» **Exercise details**
When you reach the line with "Institucionální zabezpečení implementace", transcribe it and each line after it through the last one below, exactly. Pictures stay out.

[Records for processing Boundary: Start]

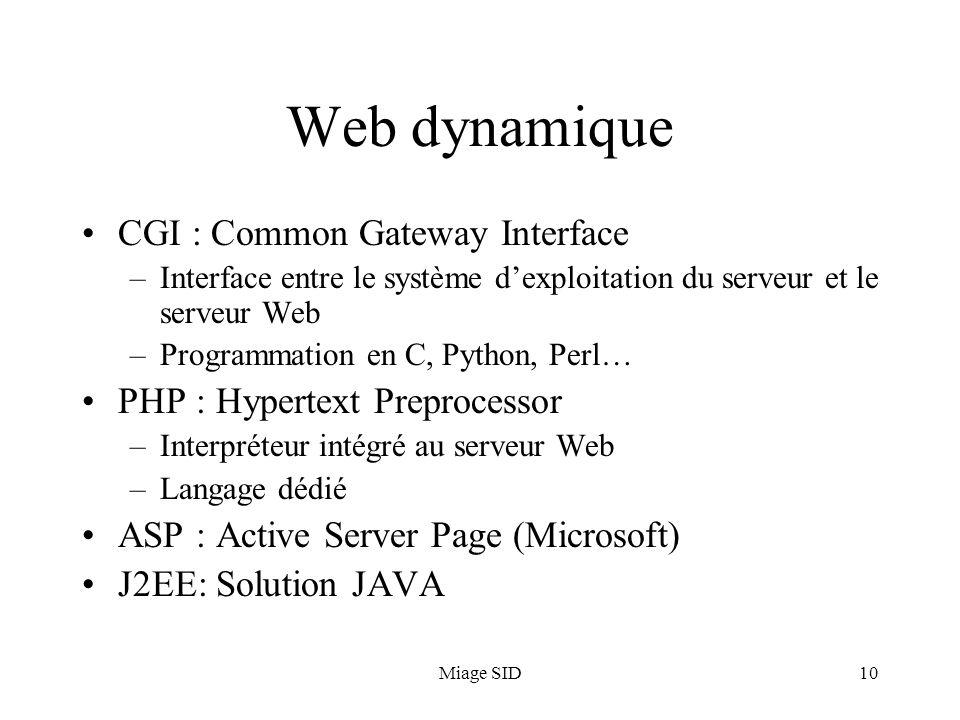 Miage SID10 Web dynamique CGI : Common Gateway Interface –Interface entre le système dexploitation du serveur et le serveur Web –Programmation en C, P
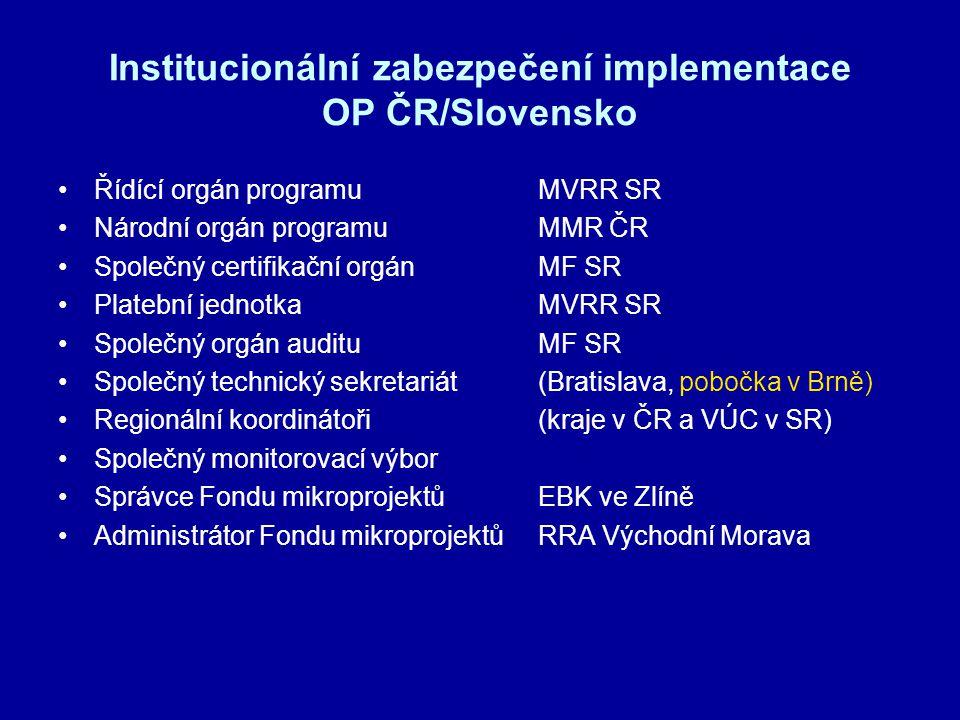 Institucionální zabezpečení implementace OP ČR/Slovensko •Řídící orgán programuMVRR SR •Národní orgán programuMMR ČR •Společný certifikační orgánMF SR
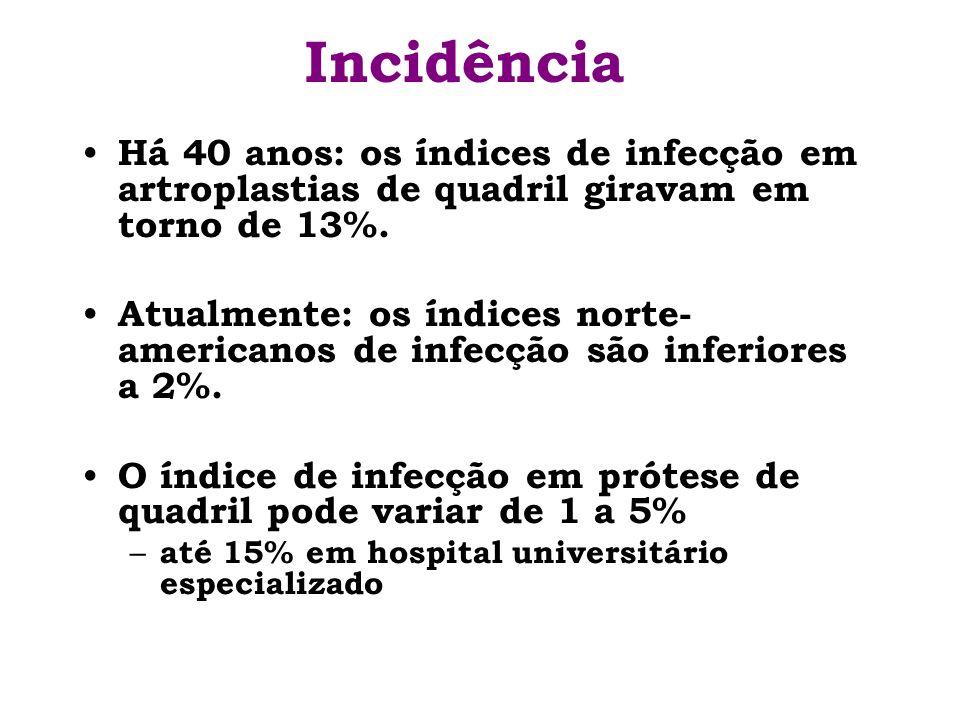 Incidência Há 40 anos: os índices de infecção em artroplastias de quadril giravam em torno de 13%. Atualmente: os índices norte- americanos de infecçã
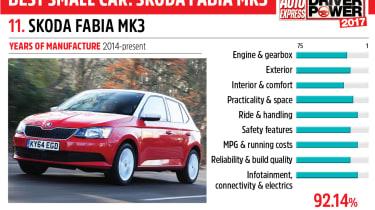 11. Skoda Fabia Mk3 - Driver Power 2017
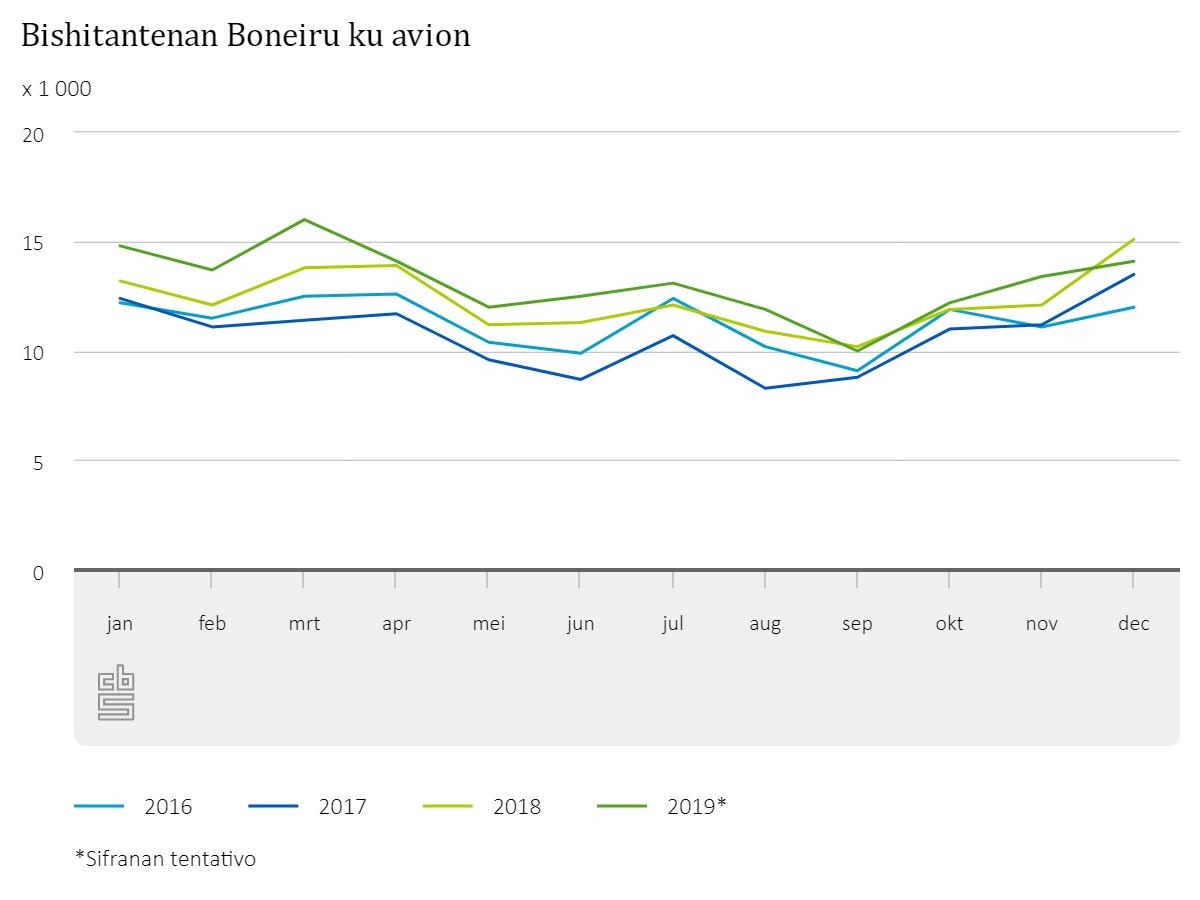 TURISMO DI BONEIRU A KRESE KU 7% DEN 2019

[Records for processing Boundary: End]

» **Output of the exercise**
 Institucionální zabezpečení implementace OP ČR/Slovensko •Řídící orgán programuMVRR SR •Národní orgán programuMMR ČR •Společný certifikační orgánMF SR
 Incidência Há 40 anos: os índices de infecção em artroplastias de quadril giravam em torno de 13%. Atualmente: os índices norte- americanos de infecçã
 11. Skoda Fabia Mk3 - Driver Power 2017
 TURISMO DI BONEIRU A KRESE KU 7% DEN 2019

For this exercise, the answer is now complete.